● **Task to complete**
Within the data that follows, set down exactly the lines from the one containing "Exklusive Loft-Monteurwohnung |" through the one containing "Balmain sunglasses aviator best sale", both ends included.

● **Dataset**

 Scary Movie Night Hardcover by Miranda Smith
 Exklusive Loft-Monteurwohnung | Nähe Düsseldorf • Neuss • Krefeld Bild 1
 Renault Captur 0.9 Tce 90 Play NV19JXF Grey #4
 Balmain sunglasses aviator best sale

==

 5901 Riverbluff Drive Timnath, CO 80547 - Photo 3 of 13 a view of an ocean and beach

● **Solution**
 Exklusive Loft-Monteurwohnung | Nähe Düsseldorf • Neuss • Krefeld Bild 1
 Renault Captur 0.9 Tce 90 Play NV19JXF Grey #4
 Balmain sunglasses aviator best sale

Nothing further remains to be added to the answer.